- [Task prompt]: Reproduce every line in the stretch from "Of the items [102,162], [151,247], [105,251], [242,93], which" through "4758 centimetres" in full, raising each number in the answers, namely the point coordinates and the distance, by 103 and leaving all other lines unchanged.

Entries from a dataset:

★ ★ ★ ★

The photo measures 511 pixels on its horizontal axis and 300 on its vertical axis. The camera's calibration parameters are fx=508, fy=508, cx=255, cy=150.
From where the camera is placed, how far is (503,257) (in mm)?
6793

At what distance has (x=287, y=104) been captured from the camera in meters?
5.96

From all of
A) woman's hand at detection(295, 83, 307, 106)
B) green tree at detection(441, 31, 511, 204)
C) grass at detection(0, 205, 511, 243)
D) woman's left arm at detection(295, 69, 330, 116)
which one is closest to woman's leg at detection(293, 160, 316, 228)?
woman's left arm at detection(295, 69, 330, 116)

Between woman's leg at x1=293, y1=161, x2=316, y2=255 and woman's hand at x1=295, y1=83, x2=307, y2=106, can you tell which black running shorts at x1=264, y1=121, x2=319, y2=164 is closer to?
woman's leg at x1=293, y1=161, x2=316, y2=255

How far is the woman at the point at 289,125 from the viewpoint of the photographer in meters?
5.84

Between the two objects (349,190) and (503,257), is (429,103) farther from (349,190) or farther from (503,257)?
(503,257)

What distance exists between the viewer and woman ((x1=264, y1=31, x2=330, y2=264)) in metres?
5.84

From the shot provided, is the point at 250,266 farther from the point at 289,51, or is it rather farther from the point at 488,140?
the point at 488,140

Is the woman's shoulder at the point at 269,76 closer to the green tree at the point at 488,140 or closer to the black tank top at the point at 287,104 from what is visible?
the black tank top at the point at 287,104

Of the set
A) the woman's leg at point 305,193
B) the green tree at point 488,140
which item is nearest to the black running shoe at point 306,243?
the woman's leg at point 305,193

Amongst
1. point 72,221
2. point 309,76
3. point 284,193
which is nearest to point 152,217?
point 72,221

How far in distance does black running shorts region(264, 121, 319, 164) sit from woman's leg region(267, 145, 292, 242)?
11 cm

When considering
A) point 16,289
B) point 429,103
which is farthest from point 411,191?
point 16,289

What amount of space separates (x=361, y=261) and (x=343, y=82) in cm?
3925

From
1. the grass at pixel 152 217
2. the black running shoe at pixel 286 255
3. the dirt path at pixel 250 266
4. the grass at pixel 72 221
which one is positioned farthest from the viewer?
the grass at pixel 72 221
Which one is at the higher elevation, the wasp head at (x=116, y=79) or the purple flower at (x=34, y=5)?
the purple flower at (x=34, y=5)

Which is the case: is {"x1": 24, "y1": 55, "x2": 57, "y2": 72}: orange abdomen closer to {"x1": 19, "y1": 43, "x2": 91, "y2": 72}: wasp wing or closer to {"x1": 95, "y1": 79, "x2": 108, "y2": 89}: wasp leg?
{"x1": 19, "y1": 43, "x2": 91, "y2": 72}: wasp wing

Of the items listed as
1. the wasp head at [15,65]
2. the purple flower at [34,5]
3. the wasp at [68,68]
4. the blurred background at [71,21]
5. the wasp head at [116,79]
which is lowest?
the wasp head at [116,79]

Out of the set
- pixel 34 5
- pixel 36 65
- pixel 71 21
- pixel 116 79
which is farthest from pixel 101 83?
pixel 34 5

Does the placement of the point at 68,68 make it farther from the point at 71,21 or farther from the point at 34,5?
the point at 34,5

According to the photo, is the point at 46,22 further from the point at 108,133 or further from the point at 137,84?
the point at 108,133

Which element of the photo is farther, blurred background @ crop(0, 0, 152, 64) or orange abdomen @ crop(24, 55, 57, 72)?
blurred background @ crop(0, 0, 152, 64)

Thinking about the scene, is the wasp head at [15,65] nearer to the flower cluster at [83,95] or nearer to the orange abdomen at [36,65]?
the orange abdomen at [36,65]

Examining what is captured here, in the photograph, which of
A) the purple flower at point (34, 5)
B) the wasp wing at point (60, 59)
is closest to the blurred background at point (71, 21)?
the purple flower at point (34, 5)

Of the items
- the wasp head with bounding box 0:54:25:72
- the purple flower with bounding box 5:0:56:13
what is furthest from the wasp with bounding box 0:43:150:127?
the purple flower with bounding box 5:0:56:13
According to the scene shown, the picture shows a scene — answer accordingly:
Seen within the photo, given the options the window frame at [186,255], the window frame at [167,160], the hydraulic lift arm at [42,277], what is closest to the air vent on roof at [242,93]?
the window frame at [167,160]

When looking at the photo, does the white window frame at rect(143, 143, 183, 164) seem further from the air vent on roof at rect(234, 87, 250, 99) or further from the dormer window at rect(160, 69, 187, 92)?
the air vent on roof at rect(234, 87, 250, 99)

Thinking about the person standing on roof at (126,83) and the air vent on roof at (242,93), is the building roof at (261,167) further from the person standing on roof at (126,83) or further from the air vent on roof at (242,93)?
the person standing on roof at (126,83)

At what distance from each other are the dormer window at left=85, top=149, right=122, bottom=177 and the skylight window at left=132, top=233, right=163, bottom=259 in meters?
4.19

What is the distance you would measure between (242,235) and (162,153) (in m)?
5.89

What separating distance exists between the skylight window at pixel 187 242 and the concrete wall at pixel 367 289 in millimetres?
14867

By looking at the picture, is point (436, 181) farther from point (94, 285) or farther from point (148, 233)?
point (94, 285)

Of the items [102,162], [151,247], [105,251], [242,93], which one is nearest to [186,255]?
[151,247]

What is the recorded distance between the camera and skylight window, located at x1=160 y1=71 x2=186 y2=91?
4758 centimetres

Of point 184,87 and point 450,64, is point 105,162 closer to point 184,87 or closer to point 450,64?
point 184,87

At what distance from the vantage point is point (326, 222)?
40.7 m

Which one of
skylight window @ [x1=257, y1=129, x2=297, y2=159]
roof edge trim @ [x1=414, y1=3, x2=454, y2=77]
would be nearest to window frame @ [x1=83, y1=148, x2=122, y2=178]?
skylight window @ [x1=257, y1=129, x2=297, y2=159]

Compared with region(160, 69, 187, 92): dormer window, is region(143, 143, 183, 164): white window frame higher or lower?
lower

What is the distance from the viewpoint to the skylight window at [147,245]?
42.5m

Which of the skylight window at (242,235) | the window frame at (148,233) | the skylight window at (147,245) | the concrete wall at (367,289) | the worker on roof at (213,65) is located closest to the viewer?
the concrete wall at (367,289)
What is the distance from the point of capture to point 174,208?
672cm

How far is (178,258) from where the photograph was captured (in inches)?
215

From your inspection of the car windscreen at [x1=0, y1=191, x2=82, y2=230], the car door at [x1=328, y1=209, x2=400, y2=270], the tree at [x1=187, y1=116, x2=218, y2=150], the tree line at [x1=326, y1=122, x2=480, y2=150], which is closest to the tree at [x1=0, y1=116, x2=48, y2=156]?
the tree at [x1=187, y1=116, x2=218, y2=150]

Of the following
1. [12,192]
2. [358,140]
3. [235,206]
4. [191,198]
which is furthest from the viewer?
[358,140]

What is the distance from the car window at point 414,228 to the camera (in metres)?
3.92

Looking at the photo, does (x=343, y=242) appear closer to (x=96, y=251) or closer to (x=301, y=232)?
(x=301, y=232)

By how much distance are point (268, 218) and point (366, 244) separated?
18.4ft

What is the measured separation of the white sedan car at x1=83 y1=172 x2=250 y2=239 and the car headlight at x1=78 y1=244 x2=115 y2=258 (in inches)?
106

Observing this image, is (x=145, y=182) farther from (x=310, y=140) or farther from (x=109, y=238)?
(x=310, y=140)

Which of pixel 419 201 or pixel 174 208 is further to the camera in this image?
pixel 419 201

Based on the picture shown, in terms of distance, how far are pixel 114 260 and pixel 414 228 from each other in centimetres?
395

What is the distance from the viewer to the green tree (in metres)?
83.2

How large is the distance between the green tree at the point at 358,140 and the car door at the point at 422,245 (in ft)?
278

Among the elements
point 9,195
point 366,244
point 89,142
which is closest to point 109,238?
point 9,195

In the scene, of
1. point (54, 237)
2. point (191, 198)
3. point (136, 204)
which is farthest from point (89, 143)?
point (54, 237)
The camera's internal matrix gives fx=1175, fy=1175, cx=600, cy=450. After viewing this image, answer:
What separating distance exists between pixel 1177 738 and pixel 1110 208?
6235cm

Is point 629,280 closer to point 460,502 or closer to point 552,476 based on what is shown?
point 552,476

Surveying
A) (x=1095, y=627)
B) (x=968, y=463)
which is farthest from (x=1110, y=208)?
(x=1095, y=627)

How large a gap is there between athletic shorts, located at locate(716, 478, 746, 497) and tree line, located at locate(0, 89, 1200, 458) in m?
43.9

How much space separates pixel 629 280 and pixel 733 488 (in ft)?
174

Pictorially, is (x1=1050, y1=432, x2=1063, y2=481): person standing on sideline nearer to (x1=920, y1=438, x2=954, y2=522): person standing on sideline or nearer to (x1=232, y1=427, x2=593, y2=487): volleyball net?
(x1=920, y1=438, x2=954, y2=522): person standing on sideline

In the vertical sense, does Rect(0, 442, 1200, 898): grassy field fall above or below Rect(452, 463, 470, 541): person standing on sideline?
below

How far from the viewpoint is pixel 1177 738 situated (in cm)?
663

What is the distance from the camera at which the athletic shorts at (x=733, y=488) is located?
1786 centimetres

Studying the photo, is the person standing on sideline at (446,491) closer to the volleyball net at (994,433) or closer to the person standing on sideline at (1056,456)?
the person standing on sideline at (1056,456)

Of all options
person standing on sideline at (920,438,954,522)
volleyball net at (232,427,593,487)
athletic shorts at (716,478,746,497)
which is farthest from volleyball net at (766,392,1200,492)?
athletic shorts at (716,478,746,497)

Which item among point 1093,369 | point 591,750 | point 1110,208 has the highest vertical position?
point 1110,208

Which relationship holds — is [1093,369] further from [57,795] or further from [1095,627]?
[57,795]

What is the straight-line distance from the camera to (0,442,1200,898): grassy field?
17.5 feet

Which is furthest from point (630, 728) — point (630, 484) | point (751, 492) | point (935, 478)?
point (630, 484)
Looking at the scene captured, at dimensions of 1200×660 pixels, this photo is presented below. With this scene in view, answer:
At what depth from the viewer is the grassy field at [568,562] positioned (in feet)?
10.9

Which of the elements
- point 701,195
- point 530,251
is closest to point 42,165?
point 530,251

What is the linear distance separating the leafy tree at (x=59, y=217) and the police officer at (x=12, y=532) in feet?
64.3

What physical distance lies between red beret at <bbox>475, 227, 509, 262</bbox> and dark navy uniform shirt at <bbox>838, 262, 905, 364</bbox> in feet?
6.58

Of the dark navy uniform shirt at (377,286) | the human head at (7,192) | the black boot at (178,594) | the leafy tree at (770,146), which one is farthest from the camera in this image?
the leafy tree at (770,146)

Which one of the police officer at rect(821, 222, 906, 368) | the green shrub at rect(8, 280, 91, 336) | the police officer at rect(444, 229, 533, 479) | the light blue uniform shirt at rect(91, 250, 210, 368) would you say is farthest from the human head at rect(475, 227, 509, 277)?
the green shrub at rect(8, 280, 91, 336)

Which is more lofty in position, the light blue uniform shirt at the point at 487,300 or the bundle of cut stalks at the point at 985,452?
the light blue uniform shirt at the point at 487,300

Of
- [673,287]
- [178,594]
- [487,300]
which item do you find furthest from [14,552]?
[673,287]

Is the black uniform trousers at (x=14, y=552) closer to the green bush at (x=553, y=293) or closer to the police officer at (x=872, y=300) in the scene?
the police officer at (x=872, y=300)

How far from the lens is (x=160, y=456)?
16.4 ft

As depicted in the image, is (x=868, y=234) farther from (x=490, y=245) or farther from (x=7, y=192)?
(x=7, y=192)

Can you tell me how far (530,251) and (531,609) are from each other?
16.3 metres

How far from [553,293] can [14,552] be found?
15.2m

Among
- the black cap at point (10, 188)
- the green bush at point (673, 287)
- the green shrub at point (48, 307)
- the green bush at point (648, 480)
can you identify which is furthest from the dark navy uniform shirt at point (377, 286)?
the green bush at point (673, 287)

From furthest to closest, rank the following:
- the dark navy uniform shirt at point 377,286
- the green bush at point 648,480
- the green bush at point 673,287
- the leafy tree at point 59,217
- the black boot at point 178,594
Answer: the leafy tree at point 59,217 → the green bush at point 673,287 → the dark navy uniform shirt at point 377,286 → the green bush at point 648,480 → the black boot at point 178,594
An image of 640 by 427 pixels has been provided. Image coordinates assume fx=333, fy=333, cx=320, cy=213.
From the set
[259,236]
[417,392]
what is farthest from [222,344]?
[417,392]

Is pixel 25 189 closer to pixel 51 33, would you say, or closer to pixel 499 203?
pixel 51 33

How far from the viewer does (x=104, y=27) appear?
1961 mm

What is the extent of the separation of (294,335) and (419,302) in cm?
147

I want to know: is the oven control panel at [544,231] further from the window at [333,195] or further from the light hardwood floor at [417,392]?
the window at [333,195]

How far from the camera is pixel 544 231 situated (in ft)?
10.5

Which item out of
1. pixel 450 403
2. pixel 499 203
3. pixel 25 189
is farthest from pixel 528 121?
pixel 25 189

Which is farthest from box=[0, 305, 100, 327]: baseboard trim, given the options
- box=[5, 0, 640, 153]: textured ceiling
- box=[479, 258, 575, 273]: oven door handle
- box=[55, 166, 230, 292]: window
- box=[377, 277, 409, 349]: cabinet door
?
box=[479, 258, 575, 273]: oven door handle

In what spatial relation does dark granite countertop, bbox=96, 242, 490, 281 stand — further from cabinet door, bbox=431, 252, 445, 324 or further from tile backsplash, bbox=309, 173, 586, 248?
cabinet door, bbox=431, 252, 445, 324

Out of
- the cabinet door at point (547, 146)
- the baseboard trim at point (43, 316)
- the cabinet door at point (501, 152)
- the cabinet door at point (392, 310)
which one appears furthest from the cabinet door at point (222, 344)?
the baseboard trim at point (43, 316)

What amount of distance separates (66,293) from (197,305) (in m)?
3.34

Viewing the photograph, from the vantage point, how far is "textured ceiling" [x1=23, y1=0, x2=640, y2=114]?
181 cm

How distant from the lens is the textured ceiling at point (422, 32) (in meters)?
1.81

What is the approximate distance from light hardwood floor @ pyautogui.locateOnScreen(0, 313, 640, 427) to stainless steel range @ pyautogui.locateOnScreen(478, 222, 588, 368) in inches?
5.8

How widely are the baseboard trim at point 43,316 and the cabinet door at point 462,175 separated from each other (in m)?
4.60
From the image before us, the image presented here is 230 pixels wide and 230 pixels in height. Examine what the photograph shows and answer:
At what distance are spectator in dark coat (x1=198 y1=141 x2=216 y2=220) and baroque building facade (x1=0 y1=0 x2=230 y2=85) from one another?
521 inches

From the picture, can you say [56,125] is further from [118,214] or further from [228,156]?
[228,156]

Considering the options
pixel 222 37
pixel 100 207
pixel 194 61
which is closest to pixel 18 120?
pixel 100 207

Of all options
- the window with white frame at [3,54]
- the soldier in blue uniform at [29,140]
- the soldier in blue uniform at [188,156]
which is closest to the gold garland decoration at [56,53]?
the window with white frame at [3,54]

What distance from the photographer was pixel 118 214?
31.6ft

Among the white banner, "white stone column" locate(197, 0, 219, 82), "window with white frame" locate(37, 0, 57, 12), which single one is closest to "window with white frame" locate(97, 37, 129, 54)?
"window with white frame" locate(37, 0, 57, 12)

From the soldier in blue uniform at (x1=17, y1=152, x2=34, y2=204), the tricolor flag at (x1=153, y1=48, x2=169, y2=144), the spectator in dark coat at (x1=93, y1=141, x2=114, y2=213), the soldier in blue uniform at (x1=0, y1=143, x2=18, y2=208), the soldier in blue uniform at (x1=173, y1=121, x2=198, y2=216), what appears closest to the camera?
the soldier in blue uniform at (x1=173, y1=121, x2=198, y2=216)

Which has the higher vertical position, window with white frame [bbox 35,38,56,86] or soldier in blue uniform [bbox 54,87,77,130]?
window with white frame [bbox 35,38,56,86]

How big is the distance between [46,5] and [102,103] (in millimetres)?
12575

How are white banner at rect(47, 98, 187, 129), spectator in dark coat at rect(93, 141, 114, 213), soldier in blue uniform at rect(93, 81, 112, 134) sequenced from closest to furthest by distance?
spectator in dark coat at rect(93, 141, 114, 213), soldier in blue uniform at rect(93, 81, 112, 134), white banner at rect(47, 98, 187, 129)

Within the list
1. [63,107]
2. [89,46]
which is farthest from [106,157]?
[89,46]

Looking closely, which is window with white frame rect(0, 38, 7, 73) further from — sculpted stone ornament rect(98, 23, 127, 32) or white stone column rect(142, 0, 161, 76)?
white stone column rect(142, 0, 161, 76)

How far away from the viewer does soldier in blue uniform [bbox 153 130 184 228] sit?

★ ★ ★ ★

- [Result for this exercise]:
Of the items [102,162], [151,247], [105,251], [242,93], which one is nearest to [186,255]?
[254,350]

What is the recorded distance between the camera and skylight window, located at x1=160 y1=71 x2=186 y2=91?
4861 centimetres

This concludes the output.